According to Videocardz.com, the RTX 30 series GPU is made on a 7nm manufacturing process, but so far, this is still unconfirmed data. What Videocardz.com managed to confirm from its sources, and pretty much what we have been hearing from sources close to Nvidia, is a triple SKU launch, with RTX 3090 as the flagship card. There is still no word on the possible RTX 3060, or what Nvidia plans to offer in the mid-range segment, as those cards should come at a later date.

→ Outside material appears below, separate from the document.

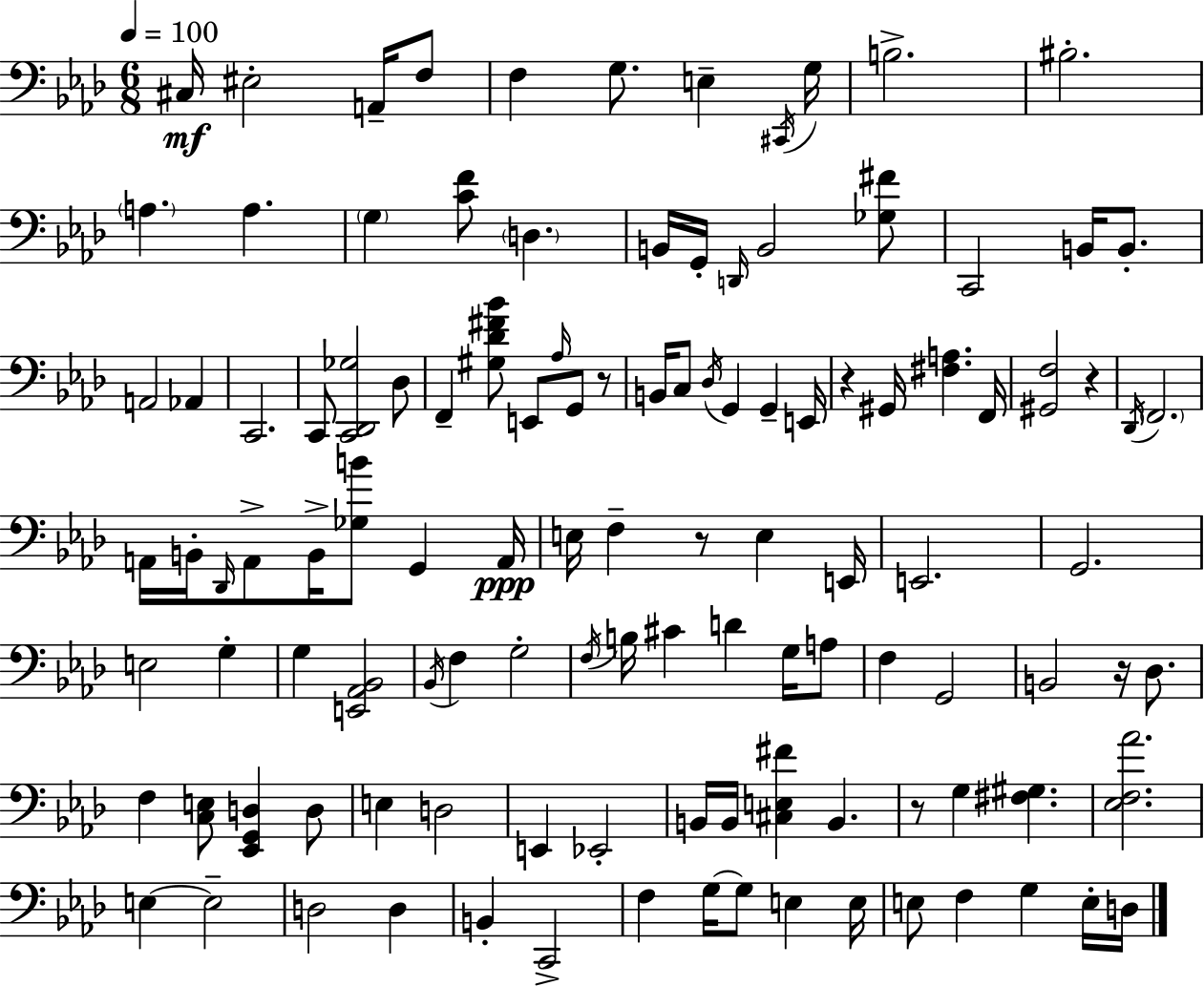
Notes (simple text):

The Geforce RTX 3090 should end up with 5248 CUDA cores and 24GB of 19.5Gbps GDDR6X memory on a 384-bit memory interface, leaving it with a maximum bandwidth of 936GB/s. As detailed earlier and confirmed by Nvidia in its recent teaser, it will use the new 12-pin power connector, or two 8-pin PCIe power connectors, which should be enough to cover the 350W TGP.
The Geforce 3080 cuts the CUDA core number down to 4352 and comes with 10GB of 19Gbps GDDR6X memory on a 320-bit memory interface, which leaves it with a maximum bandwidth of 760GB/s. There is also a possibility that Nvidia AIC partners could come up with a 20GB version but this one is coming at a later date. The RTX 3080 also comes needs two 8-pin power connectors as it has a TGP of 320W.
The Geforce RTX 3070, could launch by the end of next month, and it is still not clear how much did Nvidia cut down that GA104 GPU, but most rumors point to a 46 SMs or 2944 CUDA cores. It should end up with 8GB (16GB SKUs are possible) of 16Gbps GDDR6 memory on a 256-bit memory interface, leaving it with 512GB/s memory bandwidth. It has a TGP of 220W.
There is bound to be more leaks as we draw closer to the special Nvidia Geforce Anniversary event, scheduled for September 1st.